Federal Circuit Reverses LED Patent Verdict, Emphasizes On-Sale Bar and Apportionment Principles

On July 28, 2025, the Federal Circuit issued a decision in Jiaxing Super Lighting Electric Appliance Co. v. CH Lighting Technology Co., Ltd., No. 23-1715, that vacates a nearly $15 million jury award and clarifies two important doctrines in patent law: the on-sale bar and the apportionment requirement in damages analysis.

Super Lighting sued CH Lighting for infringement of three patents related to LED tube lamps. Two patents, the ’125 and ’540 patents, claimed structural features of LED tubes, while the third, the ’140 patent, claimed an installation-shock protection circuit. CH Lighting conceded infringement of the structural patents but challenged their validity based on prior sales of similar products. A jury ultimately found all three patents valid and infringed, awarding damages based in part on a “hypothetical negotiation” analysis using the entire accused product as the royalty base.

The district court rejected CH Lighting’s invalidity arguments as a matter of law, excluded key prior art and testimony, and upheld the damages award.

The Federal Circuit reversed in part, remanding for a new trial on the validity of the ’125 and ’540 patents. The court held that the district court improperly excluded evidence showing that accused MaxLite tubes were on sale more than a year before the patents’ effective filing dates. Notably, the court found that a substitute witness should have been allowed to authenticate key MaxLite documents and that a PowerPoint presentation showing early third-party products was relevant to the on-sale bar and not limited to inequitable conduct.

As to the ’140 patent, the court affirmed the jury’s findings of infringement and no invalidity. However, it vacated the entire damages award based on faulty apportionment.
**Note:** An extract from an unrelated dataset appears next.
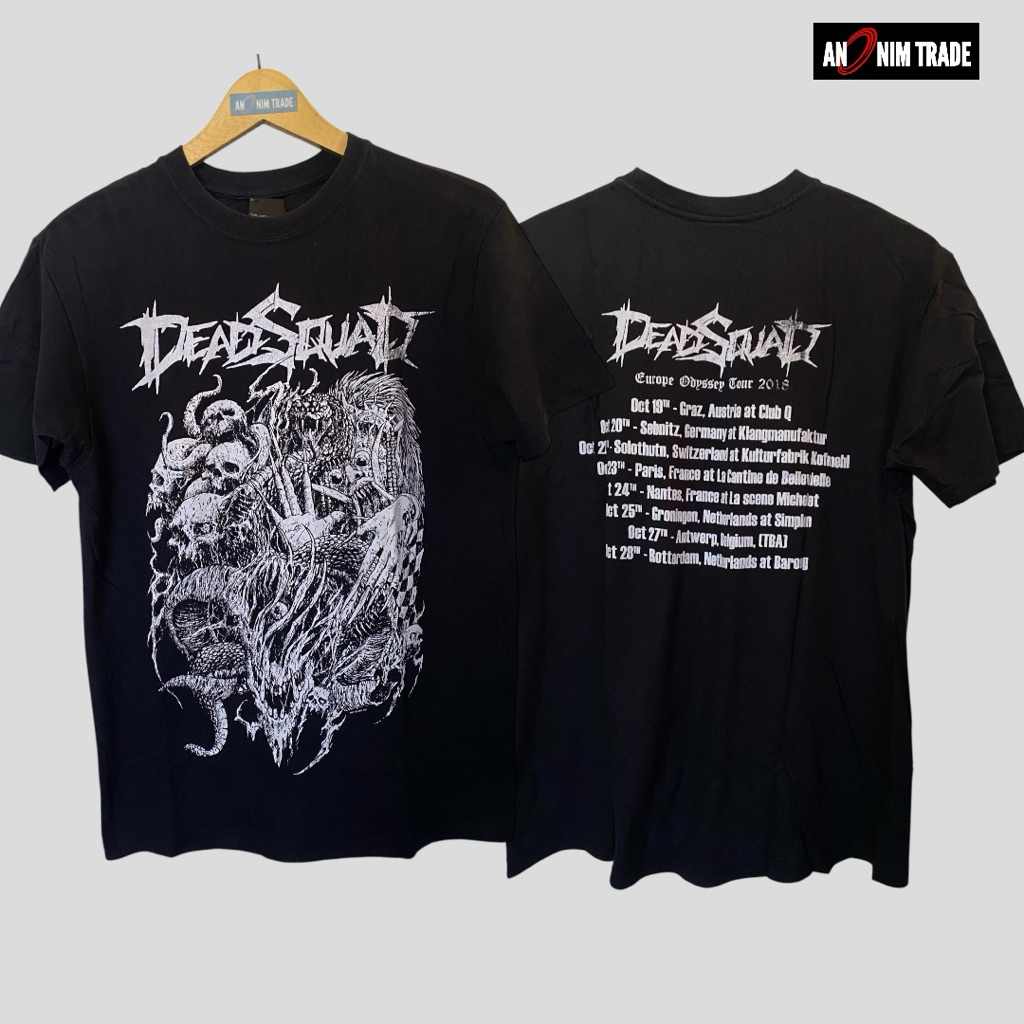 Kaos Band Deadsquad - Tour Eropa 2018 - Original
Apportionment is a fundamental principle in patent damages. When a patented feature is only one part of a multi-component product, a patentee must apportion damages to reflect the value attributable to the patented feature, not the entire product. As the Federal Circuit emphasized, patentees may not simply apply a royalty to the entire market value of the accused product unless they can show that the patented feature drives demand for the whole product.
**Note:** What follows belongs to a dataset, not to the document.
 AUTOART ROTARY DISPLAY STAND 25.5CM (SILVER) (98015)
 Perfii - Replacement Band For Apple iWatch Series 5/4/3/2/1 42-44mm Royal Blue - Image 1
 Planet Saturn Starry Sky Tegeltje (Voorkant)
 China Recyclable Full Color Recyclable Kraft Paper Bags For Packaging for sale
Here, Super Lighting's damages expert used the entire value of the LED tubes as the royalty base without adequately tying that base to the value of the claimed inventions. Because the patented shock-protection circuit and tube structure were only part of what made the accused products valuable, the Federal Circuit held that the damages calculation was legally flawed.

This case reinforces two critical rules in patent litigation. First, the on-sale bar is a potent defense, and courts must fairly consider all relevant evidence of prior sales or offers for sale, even from third parties. Second, apportionment is generally mandatory. “In the context of patent damages, we have repeatedly explained that the damages expert must apportion among licenses.” Id. (citing Apple Inc. v. Wi-LAN Inc., 25 F.4th 960, 971 (Fed. Cir. 2022)).

The decision continues the Federal Circuit’s trend of tightening the standards for proving both validity and damages, especially in crowded technology fields like LED lighting. Litigants should be prepared to address apportionment early in the case and ensure any royalty base is firmly grounded in the contribution of the patented invention alone.